■ **Exercise brief**:
If pictures appear in the lines below, skip them and copy exactly the lines from the one containing "裁判员的眼睛应不停的转动（移" through the one containing "Within-subjects designs", and nothing else.

■ **Dataset extract**:
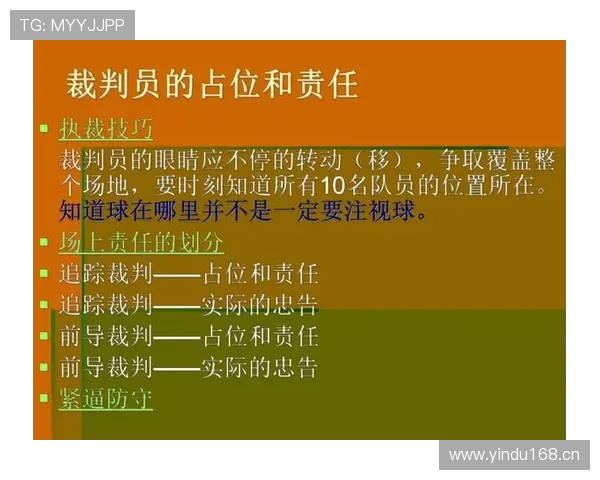 TG: MYYJJPP

裁判员的占位和责任

执裁技巧

裁判员的眼睛应不停的转动（移），争取覆盖整个场地，要时刻知道所有10名队员的位置所在。知道球在哪里并不是一定要注视球。

场上责任的划分

追踪裁判——占位和责任

追踪裁判——实际的忠告

前导裁判——占位和责任

前导裁判——实际的忠告

紧逼防守

www.yindu168.cn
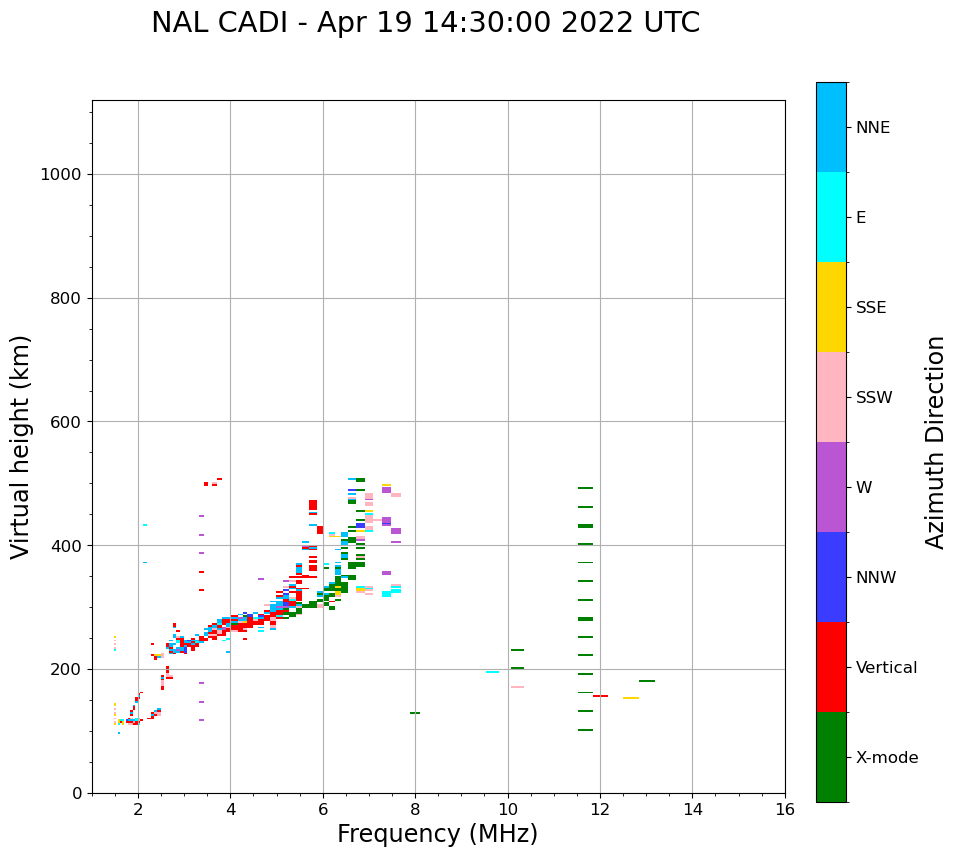 NAL CADI - Apr 19 14:30:00 2022 UTC

Virtual height (km)

1000
800
600
400
200
0

2
4
6
8
10
12
14
16

Frequency (MHz)

NNE
E
SSE
SSW
W
NNW
Vertical
X-mode

Azimuth Direction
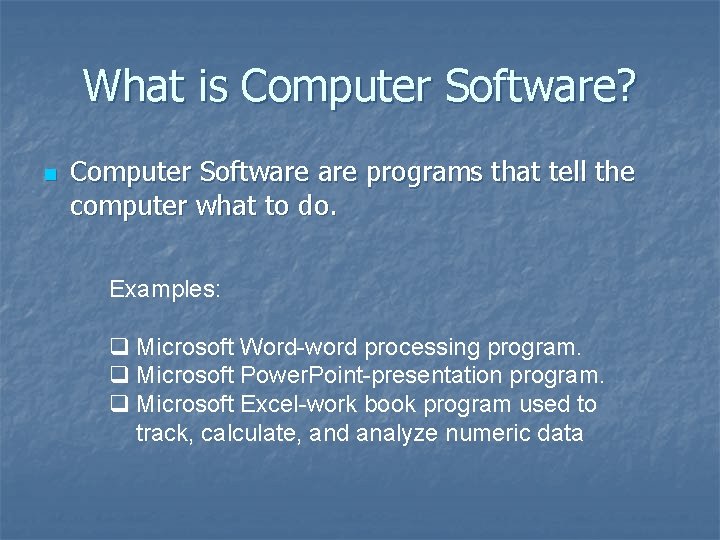 What is Computer Software?

Computer Software are programs that tell the computer what to do.

Examples:

❑ Microsoft Word-word processing program.
❑ Microsoft PowerPoint-presentation program.
❑ Microsoft Excel-work book program used to track, calculate, and analyze numeric data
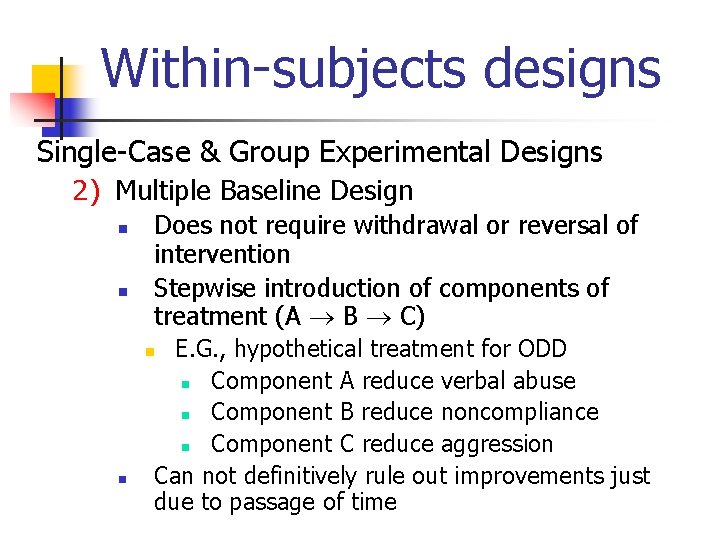 Within-subjects designs

Single-Case & Group Experimental Designs

2) Multiple Baseline Design

- Does not require withdrawal or reversal of intervention
- Stepwise introduction of components of treatment (A $\rightarrow$ B $\rightarrow$ C)
  - E.G., hypothetical treatment for ODD
    - Component A reduce verbal abuse
    - Component B reduce noncompliance
    - Component C reduce aggression
- Can not definitively rule out improvements just due to passage of time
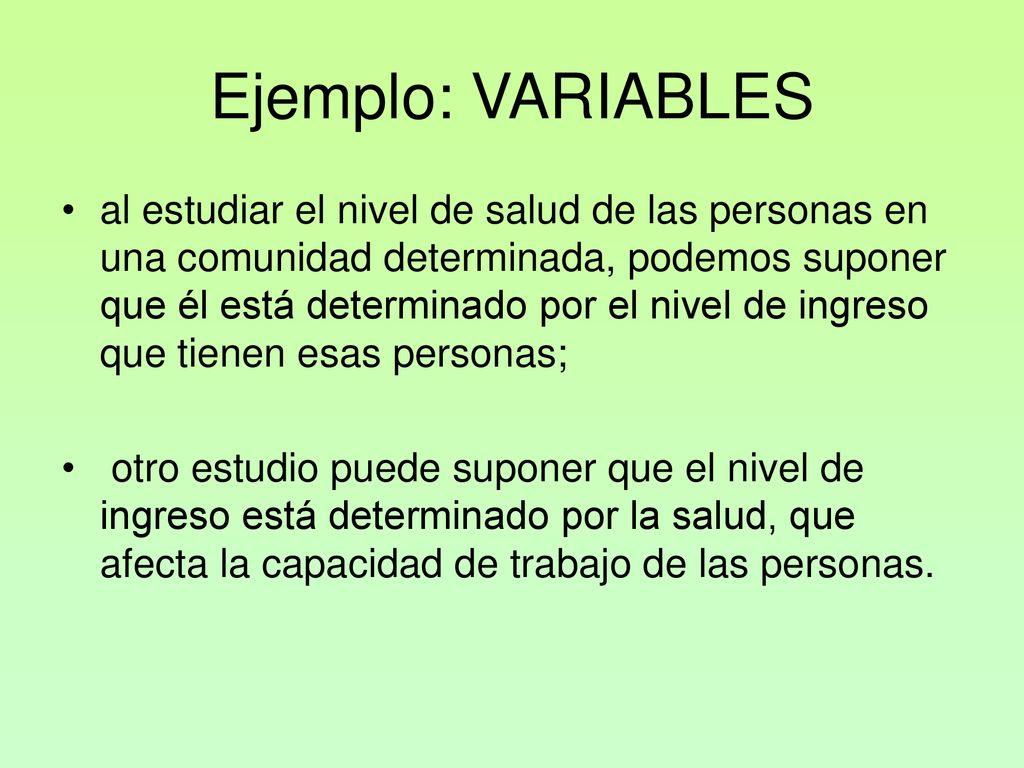 Ejemplo: VARIABLES

• al estudiar el nivel de salud de las personas en una comunidad determinada, podemos suponer que él está determinado por el nivel de ingreso que tienen esas personas;

• otro estudio puede suponer que el nivel de ingreso está determinado por la salud, que afecta la capacidad de trabajo de las personas.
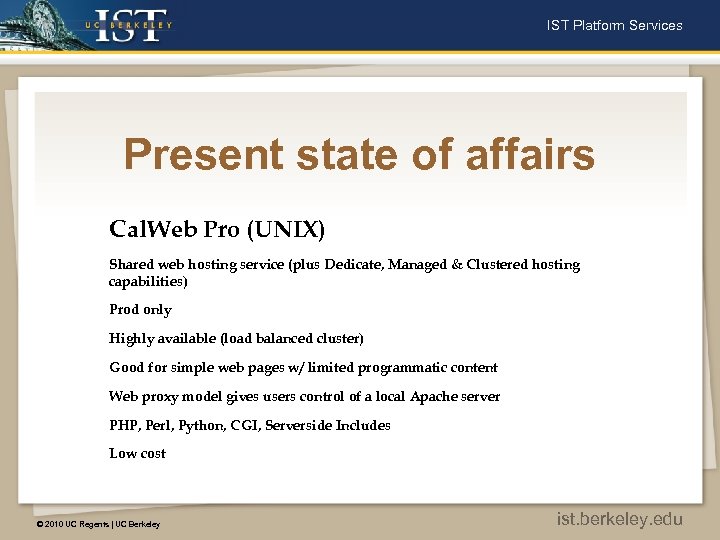 UC BERKELEY IST

IST Platform Services

Present state of affairs

CalWeb Pro (UNIX)

Shared web hosting service (plus Dedicate, Managed & Clustered hosting capabilities)

Prod only

Highly available (load balanced cluster)

Good for simple web pages w/ limited programmatic content

Web proxy model gives users control of a local Apache server

PHP, Perl, Python, CGI, Serverside Includes

Low cost

© 2010 UC Regents | UC Berkeley

ist.berkeley.edu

■ **Solved exercise**:
裁判员的眼睛应不停的转动（移），争取覆盖整个场地，要时刻知道所有10名队员的位置所在。知道球在哪里并不是一定要注视球。

场上责任的划分

追踪裁判——占位和责任

追踪裁判——实际的忠告

前导裁判——占位和责任

前导裁判——实际的忠告

紧逼防守

www.yindu168.cn
 NAL CADI - Apr 19 14:30:00 2022 UTC

Virtual height (km)

1000
800
600
400
200
0

2
4
6
8
10
12
14
16

Frequency (MHz)

NNE
E
SSE
SSW
W
NNW
Vertical
X-mode

Azimuth Direction
 What is Computer Software?

Computer Software are programs that tell the computer what to do.

Examples:

❑ Microsoft Word-word processing program.
❑ Microsoft PowerPoint-presentation program.
❑ Microsoft Excel-work book program used to track, calculate, and analyze numeric data
 Within-subjects designs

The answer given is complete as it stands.